Saved data entries
******

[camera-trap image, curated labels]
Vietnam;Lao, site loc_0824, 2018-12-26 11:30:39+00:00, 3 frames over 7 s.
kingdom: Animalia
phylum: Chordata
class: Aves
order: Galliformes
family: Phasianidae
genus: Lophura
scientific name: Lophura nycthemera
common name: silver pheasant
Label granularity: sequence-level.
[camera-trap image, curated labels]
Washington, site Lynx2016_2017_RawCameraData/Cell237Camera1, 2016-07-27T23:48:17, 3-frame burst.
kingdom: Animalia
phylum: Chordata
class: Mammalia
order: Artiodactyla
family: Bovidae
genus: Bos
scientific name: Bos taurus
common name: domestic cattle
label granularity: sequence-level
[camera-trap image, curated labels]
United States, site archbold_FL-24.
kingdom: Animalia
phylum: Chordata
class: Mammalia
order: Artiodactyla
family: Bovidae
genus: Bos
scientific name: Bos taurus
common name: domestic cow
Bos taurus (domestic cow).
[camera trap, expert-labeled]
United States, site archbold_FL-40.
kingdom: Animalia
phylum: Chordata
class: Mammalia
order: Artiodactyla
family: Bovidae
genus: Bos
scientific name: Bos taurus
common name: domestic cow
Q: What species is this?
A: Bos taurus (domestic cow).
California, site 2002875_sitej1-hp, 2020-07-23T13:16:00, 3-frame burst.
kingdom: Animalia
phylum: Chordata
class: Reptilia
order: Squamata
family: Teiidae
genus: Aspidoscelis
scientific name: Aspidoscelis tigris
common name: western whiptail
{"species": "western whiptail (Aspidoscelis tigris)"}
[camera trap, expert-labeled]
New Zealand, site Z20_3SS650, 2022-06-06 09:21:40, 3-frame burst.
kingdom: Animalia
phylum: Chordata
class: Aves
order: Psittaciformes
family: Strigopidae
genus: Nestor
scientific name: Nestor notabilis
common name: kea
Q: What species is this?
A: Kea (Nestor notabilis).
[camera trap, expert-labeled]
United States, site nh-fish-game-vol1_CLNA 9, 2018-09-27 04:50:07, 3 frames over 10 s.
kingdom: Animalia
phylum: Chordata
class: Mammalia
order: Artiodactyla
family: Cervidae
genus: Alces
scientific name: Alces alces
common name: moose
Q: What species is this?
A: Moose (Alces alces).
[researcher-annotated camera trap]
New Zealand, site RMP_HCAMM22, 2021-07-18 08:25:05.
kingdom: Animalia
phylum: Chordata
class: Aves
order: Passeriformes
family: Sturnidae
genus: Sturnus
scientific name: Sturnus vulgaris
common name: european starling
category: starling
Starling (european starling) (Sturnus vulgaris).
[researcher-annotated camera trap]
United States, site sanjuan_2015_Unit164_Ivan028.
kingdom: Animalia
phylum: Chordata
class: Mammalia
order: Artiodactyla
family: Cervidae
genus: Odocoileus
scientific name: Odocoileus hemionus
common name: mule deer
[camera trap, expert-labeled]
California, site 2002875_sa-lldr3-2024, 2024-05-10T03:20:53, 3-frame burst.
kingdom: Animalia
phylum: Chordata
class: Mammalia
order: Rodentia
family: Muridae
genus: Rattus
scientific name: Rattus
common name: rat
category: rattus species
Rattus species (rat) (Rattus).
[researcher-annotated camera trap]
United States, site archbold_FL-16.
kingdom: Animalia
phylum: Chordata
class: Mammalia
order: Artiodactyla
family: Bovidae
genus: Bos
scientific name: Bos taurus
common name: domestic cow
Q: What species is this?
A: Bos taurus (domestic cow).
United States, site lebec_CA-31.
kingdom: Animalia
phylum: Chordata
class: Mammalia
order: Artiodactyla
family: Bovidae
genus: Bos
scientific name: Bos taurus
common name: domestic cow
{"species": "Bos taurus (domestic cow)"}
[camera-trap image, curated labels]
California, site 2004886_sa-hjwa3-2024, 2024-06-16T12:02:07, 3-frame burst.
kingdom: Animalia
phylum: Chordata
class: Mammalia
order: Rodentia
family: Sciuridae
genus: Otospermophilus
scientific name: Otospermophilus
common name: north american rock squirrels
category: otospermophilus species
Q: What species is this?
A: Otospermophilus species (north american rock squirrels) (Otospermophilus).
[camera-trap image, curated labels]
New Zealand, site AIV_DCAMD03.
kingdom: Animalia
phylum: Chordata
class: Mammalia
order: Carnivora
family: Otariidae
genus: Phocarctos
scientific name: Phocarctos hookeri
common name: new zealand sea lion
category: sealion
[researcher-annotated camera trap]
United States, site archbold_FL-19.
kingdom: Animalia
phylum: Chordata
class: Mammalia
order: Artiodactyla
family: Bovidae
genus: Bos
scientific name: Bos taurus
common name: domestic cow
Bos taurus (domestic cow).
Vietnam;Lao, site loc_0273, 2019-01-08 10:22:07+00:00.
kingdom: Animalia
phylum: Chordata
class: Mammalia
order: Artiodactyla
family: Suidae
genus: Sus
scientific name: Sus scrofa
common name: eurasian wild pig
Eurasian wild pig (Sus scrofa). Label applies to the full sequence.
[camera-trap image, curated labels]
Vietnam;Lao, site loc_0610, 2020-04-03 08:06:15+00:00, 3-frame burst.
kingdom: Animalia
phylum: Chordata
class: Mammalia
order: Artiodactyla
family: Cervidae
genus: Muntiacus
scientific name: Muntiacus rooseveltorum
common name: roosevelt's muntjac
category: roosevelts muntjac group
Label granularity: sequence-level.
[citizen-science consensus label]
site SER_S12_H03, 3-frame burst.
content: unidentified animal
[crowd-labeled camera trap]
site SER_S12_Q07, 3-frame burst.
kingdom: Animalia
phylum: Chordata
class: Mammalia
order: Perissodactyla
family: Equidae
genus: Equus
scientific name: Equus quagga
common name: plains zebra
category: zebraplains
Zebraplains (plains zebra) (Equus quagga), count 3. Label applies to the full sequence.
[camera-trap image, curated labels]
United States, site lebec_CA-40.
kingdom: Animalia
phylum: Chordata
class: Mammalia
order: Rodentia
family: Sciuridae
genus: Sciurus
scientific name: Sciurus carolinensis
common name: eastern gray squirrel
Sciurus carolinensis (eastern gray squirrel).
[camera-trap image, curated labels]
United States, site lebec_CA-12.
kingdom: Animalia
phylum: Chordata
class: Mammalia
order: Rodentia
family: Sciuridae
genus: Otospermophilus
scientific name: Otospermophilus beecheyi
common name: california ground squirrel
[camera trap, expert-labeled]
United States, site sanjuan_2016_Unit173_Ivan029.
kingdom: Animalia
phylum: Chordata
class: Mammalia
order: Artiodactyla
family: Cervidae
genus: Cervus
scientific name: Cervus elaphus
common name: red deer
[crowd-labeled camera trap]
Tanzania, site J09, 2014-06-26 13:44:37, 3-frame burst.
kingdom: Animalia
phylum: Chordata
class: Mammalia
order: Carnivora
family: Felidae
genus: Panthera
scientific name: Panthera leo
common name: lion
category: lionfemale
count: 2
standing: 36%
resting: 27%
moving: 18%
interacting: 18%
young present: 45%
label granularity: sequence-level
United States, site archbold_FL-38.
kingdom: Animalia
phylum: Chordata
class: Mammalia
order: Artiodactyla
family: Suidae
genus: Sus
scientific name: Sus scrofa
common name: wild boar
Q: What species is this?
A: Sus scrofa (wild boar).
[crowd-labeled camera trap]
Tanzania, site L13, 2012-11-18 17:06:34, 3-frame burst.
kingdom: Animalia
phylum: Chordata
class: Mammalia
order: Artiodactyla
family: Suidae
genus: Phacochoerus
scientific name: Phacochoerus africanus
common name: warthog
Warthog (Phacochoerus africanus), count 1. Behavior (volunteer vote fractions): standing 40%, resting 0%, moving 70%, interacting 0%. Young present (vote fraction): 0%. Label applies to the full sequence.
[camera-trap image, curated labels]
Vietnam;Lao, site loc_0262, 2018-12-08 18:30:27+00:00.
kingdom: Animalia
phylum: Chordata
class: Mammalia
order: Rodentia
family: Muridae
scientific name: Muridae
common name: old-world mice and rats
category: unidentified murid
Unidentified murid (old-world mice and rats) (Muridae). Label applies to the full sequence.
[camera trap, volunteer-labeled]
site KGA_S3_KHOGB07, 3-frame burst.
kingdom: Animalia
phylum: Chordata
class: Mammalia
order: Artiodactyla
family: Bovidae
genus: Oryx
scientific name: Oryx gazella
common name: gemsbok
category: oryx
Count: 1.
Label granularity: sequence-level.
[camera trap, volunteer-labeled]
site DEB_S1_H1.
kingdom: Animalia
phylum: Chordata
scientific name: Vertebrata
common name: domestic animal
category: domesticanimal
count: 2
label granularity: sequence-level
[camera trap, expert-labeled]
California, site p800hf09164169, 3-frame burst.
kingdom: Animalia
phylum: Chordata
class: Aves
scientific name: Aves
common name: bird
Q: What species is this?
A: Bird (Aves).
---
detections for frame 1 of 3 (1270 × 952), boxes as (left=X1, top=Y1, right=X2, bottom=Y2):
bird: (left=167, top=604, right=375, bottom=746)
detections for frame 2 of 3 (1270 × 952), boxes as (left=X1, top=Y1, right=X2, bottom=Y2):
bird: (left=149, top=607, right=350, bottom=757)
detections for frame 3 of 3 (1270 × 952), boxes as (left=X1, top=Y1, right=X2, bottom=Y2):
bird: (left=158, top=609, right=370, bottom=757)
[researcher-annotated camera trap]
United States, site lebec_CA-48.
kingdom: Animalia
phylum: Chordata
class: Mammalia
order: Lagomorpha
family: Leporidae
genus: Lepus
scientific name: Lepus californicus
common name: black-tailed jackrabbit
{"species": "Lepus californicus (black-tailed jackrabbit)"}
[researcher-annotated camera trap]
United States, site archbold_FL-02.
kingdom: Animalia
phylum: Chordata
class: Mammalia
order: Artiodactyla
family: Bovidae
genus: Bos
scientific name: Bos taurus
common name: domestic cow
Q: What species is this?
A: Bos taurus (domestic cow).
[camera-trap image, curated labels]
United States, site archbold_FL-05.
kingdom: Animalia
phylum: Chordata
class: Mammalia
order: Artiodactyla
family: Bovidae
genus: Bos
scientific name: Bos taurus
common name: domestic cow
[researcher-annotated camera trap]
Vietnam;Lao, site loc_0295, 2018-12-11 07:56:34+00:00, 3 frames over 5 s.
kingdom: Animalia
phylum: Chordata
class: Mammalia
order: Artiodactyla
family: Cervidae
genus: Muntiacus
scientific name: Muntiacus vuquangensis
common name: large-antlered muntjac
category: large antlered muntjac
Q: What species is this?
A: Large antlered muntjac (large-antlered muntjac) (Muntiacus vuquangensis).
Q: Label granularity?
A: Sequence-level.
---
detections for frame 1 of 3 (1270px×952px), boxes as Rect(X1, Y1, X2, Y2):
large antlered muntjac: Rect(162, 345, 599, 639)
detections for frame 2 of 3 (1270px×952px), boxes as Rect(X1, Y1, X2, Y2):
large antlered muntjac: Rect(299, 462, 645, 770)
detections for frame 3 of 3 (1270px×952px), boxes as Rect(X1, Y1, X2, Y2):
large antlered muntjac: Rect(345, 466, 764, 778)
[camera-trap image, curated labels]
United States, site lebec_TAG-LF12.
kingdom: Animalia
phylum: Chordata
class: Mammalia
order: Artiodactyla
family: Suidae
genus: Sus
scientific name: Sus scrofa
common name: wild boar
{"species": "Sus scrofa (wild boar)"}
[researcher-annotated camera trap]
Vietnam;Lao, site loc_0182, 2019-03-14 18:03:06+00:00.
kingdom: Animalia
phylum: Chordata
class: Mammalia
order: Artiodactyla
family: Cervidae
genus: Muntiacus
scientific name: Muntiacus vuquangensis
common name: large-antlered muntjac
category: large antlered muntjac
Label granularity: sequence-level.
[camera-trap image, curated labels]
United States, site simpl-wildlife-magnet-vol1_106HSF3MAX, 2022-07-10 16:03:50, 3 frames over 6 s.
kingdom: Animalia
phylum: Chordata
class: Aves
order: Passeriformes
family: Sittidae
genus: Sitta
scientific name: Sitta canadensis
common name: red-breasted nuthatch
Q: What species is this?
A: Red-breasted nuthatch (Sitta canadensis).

******

▶ What you are asked to do
Reproduce the lines of the entries above from the one with "genus: Equus" to the one with "genus: Panthera", both included, exactly and without any other line.

▶ Response below
genus: Equus
scientific name: Equus quagga
common name: plains zebra
category: zebraplains
Zebraplains (plains zebra) (Equus quagga), count 3. Label applies to the full sequence.
[camera-trap image, curated labels]
United States, site lebec_CA-40.
kingdom: Animalia
phylum: Chordata
class: Mammalia
order: Rodentia
family: Sciuridae
genus: Sciurus
scientific name: Sciurus carolinensis
common name: eastern gray squirrel
Sciurus carolinensis (eastern gray squirrel).
[camera-trap image, curated labels]
United States, site lebec_CA-12.
kingdom: Animalia
phylum: Chordata
class: Mammalia
order: Rodentia
family: Sciuridae
genus: Otospermophilus
scientific name: Otospermophilus beecheyi
common name: california ground squirrel
[camera trap, expert-labeled]
United States, site sanjuan_2016_Unit173_Ivan029.
kingdom: Animalia
phylum: Chordata
class: Mammalia
order: Artiodactyla
family: Cervidae
genus: Cervus
scientific name: Cervus elaphus
common name: red deer
[crowd-labeled camera trap]
Tanzania, site J09, 2014-06-26 13:44:37, 3-frame burst.
kingdom: Animalia
phylum: Chordata
class: Mammalia
order: Carnivora
family: Felidae
genus: Panthera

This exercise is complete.